Excerpted passage ::
■ ■ ■ ■
If you think appetite loss could be tied to depression or other emotional struggles, consider finding a therapist for your loved one.
Admittedly, this one sounds a little out there. But according to MaryAnn Ciambriello of CT Help at Home, it works.
“Red increases your appetite by 25%,” she explains. “By serving food on white dishes, it is not as appealing to an older person… You need contrast in color.”
Ciambriello isn’t alone in this observation, studies have been done on how color affects appetite that backs up her claim that red is a good choice (apparently yellow works too). Consider bringing some color into how you serve food to your loved one to see if it makes a difference.
This is a simple enough suggestion, but one it could be easy to overlook in the stress of trying to prepare healthy meals. When you reach the point where you’re concerned they’re not eating enough, it’s okay to prioritize giving them what they want — at least in moderation.
Vivian Young from Good Night’s Rest used this tactic with her loved ones. “French fries and potato chips were frequently requested. Definitely not what their doctors ordered!” she says.
■ ■ ■ ■
Given entries ::

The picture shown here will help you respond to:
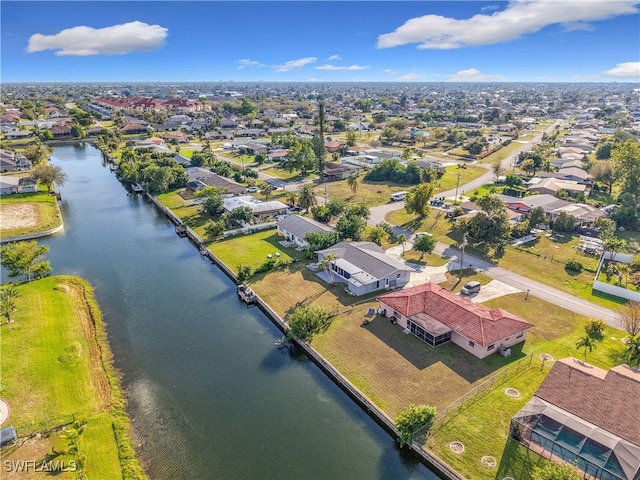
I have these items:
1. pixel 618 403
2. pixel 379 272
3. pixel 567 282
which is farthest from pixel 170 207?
pixel 618 403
■ ■ ■ ■
Exercises ::
1. In the passage on appetite loss, by what percentage does MaryAnn Ciambriello say red increases appetite?
2. Edit the passage on appetite loss by rewriting the part starting at "This is a simple" and ending at "least in moderation.", with "healthy meals" changed to "nutritious meals".
3. Pick up the passage on appetite loss in a loved one and continue it from its final sentence.

Answers to this exercise ::
1. By 25%.

2.
This is a simple enough suggestion, but one it could be easy to overlook in the stress of trying to prepare nutritious meals. When you reach the point where you’re concerned they’re not eating enough, it’s okay to prioritize giving them what they want — at least in moderation.

3.
“But I felt that small quantities of their cravings might stimulate their appetite. I counted out a few fries and chips, making them promise that they’ll eat the other healthier items on their plate. It worked!”
A frustrating part of aging is how so many little things just get more difficult to do, or worse, start to cause minor pain. Something as basic as chewing or lifting bites of food can become uncomfortable, and your loved one may feel embarrassed to admit that’s the real problem. So find ways to make eating itself as easy as possible.
“Serve finger foods. Cut the sandwich into four pieces, as opposed to two. Serve a peach cut up into smaller pieces.” Ciambriello suggests. Figure out types of food that require very little work or energy to eat to keep around so your loved one always has easy access.
Another possibility is making meals drinkable. “Nutrient-dense smoothies and soups can go a long way in nourishing a senior without them needing to exert much effort in the eating itself,” says family care professional Adina Mahalli.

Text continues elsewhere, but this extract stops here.